Добрый отчим робко попытался меня защитить:
— Выбегает он во двор безобразно, кто же спорит. Но, между прочим, Ольга Николаевна считала, что у него больше способности.
— Обманывал! — категорически установила мама. — На всей нашей улице нет такого обманщика, как Сергей. Он иногда так ловко притворяется, что даже я начинаю верить в его исправление. Пять-шесть дней — почти ангел, а потом такое начинается, что хоть святых из дому выноси.
— И вынесешь, — хладнокровно заметил я. — Ненавижу твоих святых. Сто раз уже говорил, что я теперь пионер, мне нельзя жить в одной комнате с иконами.
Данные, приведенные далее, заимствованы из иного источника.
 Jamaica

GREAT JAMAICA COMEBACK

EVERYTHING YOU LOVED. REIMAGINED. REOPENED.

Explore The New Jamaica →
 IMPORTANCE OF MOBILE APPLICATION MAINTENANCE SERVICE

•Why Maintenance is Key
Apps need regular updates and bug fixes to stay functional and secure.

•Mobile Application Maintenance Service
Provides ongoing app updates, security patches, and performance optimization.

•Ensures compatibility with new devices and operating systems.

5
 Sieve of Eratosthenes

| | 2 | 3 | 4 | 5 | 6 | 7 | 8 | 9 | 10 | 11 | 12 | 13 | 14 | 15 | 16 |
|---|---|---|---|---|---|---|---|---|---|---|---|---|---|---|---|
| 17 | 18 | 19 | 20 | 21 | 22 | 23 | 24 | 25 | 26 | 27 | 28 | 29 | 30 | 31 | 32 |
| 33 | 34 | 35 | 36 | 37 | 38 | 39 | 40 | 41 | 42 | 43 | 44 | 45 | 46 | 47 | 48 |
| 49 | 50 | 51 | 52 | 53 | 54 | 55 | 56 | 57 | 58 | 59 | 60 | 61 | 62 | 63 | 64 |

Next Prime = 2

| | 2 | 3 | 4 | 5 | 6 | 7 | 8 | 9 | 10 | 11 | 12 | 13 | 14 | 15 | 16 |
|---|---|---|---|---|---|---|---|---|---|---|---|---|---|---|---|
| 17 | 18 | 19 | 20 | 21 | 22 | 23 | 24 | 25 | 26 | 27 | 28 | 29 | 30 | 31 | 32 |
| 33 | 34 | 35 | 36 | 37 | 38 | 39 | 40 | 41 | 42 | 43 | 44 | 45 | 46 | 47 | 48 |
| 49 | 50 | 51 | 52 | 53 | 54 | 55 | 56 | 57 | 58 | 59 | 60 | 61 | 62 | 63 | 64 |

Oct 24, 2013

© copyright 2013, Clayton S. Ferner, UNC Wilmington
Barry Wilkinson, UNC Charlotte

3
Если не уберешь свое старорежимное суеверие, я однажды поломаю их и сожгу в печке.
— Слышишь, Ося? — возмутилась мама. — Вот он теперь какой — в школе от разных бандитов нахватался. Иду из киоска домой — и сердце схватывает: вдруг и вправду повытаскивал иконы? Меня той Богородицей мама на свадьбу с Сашей благословила, а Христос на складне еще от дедушки Антона, из Орла привезли. Он ради своего паршивого отряда красных босяков на иконы руку поднимает — а я ведь его пионерский галстук каждый день глажу! Как это терпеть?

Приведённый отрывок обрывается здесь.